Ingredients

  • 3 slices white bread, toasted and cut into 1/4-inch pieces
  • 1/2 cup milk
  • 3/4 pound ground beef
  • 3/4 pound ground pork
  • 1 large egg, lightly beaten
  • 3/4 cup grated parmesan cheese, plus more for garnish (optional)
  • 10 cloves garlic; 2 minced, 8 smashed
  • 1/3 cup fresh parsley, chopped
  • Kosher salt and freshly ground pepper
  • 1/4 cup extra-virgin olive oil
  • 2 1/2 pounds bone-in beef shin
  • 2 pounds Italian sausage (half sweet, half hot), halved
  • 1 medium onion, quartered
  • 3 28 -ounce cans San Marzano plum tomatoes
  • 1 12 -ounce can tomato paste
  • 6 bay leaves
  • 1 pound orecchiette pasta

Method

  • Soak the bread in the milk until the liquid is absorbed, about 8 minutes.
  • Meanwhile, combine the ground beef and pork in a bowl with the egg, cheese, minced garlic, parsley, 1 teaspoon salt, and pepper to taste.

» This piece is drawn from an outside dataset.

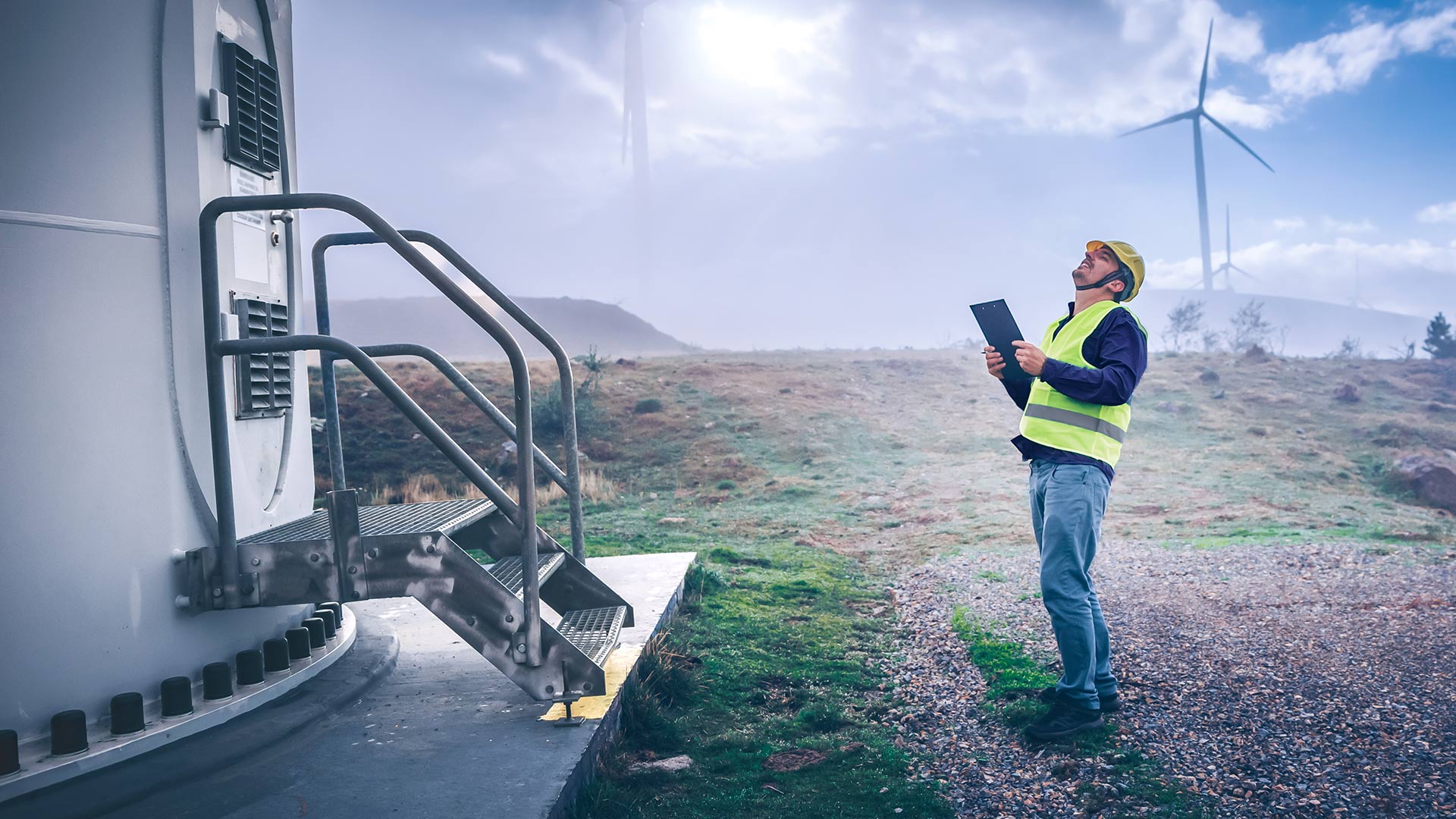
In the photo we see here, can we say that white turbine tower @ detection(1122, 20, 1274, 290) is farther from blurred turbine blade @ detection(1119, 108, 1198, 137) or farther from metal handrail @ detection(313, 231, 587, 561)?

  • Add the soaked bread and mix with your hands until combined.
  • Form into 16 meatballs.
  • Heat the olive oil in a heavy-bottomed pot over medium heat.
  • Add the meatballs and cook, turning, until browned on all sides, about 10 minutes.

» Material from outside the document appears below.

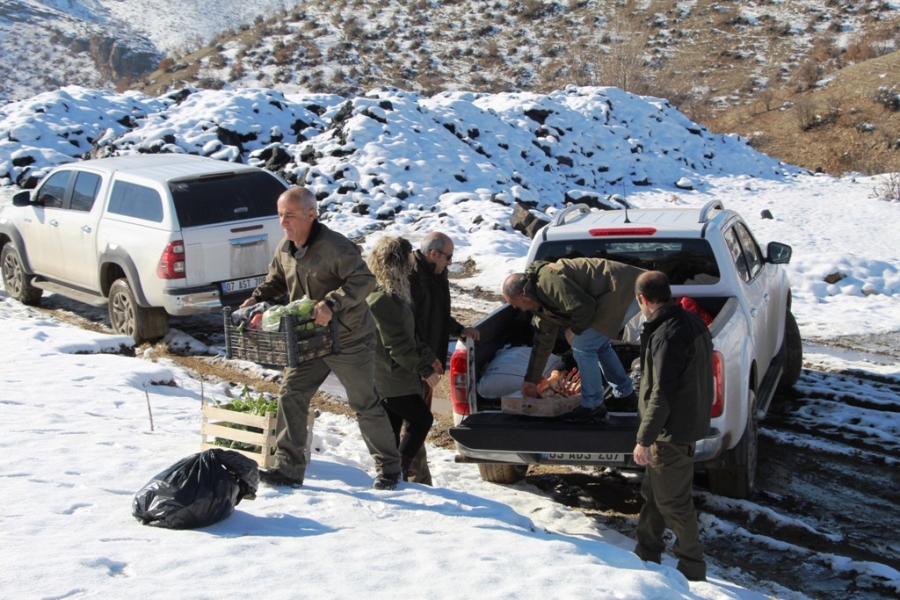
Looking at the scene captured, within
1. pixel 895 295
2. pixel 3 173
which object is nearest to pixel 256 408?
pixel 895 295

  • Transfer to a paper-towel-lined plate.
  • Add the beef shin and sausage to the pot and cook until browned, turning, about 10 minutes.
  • Transfer the meats to a large bowl.
  • Add the onion and smashed garlic to the pot and fry until soft, about
  • 4 minutes.
  • Crush the tomatoes into the pot with your hands and pour in the juices.
  • Stir in the tomato paste, season with salt and pepper and cook 5 minutes.
  • Add 5 cups water and the bay leaves, then return the meatballs, beef shin and sausage to the pot, stirring carefully.
  • Bring to a low boil, stir, then reduce the heat to low.
  • Cover and simmer 2 hours, or until the shin meat is very tender.
  • Uncover and simmer until the sauce thickens and the shin meat is falling off the bone, about 1 hour 30 minutes.
  • Transfer all the meats with a slotted spoon to a bowl and cover with foil.
  • Simmer the sauce to thicken, about 20 minutes.
  • Discard the bay leaves.
  • Meanwhile, bring a large pot of salted water to a boil; add the pasta and cook as the label directs.
  • Drain and toss with enough sauce to coat lightly, then top with more sauce and the meat.
  • Garnish with parmesan, if desired.